15.5.2015: Das Tschechische Zentrum Berlin unterstützt die Bohemistik an den deutschen Universitäten.

Zur Unterstützung der Bohemistik an den deutschen Universitäten hat das Tschechische Zentrum Berlin unter dem Titel DokUni ein Angebot von drei tschechischen Dokumentarfilmen zusammengestellt, die von den Lehrkräften in den kommenden zwei Semestern im Unterricht eingesetzt oder in gesonderten Veranstaltungen an den Universitäten gezeigt werden können.

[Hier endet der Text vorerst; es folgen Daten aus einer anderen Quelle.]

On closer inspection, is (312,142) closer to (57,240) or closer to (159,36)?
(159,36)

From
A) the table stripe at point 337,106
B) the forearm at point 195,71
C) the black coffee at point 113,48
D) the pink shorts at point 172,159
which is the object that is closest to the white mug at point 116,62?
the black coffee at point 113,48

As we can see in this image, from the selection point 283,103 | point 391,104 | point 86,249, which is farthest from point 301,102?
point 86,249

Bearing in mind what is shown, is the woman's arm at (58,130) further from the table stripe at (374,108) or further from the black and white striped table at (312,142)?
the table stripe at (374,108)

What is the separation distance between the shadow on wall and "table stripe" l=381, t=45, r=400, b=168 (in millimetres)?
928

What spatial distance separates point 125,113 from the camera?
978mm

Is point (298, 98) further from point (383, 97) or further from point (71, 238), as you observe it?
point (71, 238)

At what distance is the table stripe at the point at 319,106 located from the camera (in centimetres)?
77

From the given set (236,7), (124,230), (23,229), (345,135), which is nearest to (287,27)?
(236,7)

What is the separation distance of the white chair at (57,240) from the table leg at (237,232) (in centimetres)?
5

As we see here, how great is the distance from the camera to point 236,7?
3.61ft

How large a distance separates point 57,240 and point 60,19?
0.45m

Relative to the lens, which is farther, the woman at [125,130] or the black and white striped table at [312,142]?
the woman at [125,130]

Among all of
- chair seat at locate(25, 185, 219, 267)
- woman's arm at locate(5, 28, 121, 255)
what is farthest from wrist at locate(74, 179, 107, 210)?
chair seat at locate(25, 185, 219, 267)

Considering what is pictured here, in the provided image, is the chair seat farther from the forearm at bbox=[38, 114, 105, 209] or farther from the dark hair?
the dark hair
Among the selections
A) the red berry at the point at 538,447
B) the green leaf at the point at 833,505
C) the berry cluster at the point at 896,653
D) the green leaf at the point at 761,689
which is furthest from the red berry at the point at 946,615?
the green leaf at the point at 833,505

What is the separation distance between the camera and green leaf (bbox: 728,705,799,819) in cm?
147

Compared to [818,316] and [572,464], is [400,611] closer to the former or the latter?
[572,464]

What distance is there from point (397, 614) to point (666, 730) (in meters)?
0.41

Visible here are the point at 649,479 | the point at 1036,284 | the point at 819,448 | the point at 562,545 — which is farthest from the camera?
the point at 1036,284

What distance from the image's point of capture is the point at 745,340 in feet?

Die Auswahl umfasst drei Filme aus den Jahren 2012 und 2013, die sich mit den Themen Grenze und Grenzüberschreitungen befassen: „Kytlice – Zimmer frei“ in der Regie von  Rozalie Kohoutová macht sich auf die Suche nach den Spuren der ehemaligen deutschen Bewohner des kleinen Dorfes Kytlice. In „Liebe Indigo“ zeichnet Regisseur Saša Dlouhý ein einfühlsames Porträt der Performance-Künstlerin Halka Třešňáková, die noch als Kind zusammen mit ihren Eltern aus der Tschechoslowakei ausgebürgert wurde. „Trojmezí“ von Klára Řezníčková erzählt vom Zusammenleben von Tschechen, Slowaken und Polen im schlesischen Dreiländereck.